I went to Yoda's memorial service.

(I've decided to call him Yoda for purposes of this entry. I should clarify that this is a Star Wars reference, not his real name, even though"Yoda" is an actual family name in this country.)

I thought about what I'd learned from him, and how much I loved and respected him, and how I'd thought I wanted to have a family with someone like him someday (I didn't) and how I'd wanted to have something like a family with him someday (I didn't).

My co-worker showed up later than I did. She was guided to one of the seats in the front of the room, where the important people got to sit. I turned green with envy. Surely I'd loved him more than she had? Was I not important to him?

Then I looked around the room and it was full of people who loved and respected him, and the room was so full it overflowed into another room set up with a big monitor that showed the ceremony going on in the room I was in.

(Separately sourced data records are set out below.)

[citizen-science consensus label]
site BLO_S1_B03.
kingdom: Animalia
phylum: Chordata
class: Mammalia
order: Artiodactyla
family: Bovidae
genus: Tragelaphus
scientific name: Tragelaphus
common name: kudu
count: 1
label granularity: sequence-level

My love for him was greater than his love for me. A selfish thought, but still genuine. A very common tale, really. It was probably that way for pretty much everyone in the room, save his wife and children and grandchild.

He was one of those people who was everyone's favorite teacher. I guess that's his legacy. Us. His intellectual descendants who will do the work that he still wanted to do but can't anymore.

Yoda, I love you and miss you. You are in every work task I undertake. I will try to live up to the honor of being one of yours.

1 comment:

Annie Crow said...

A really nice tribute. And I appreciate your honesty about how you felt!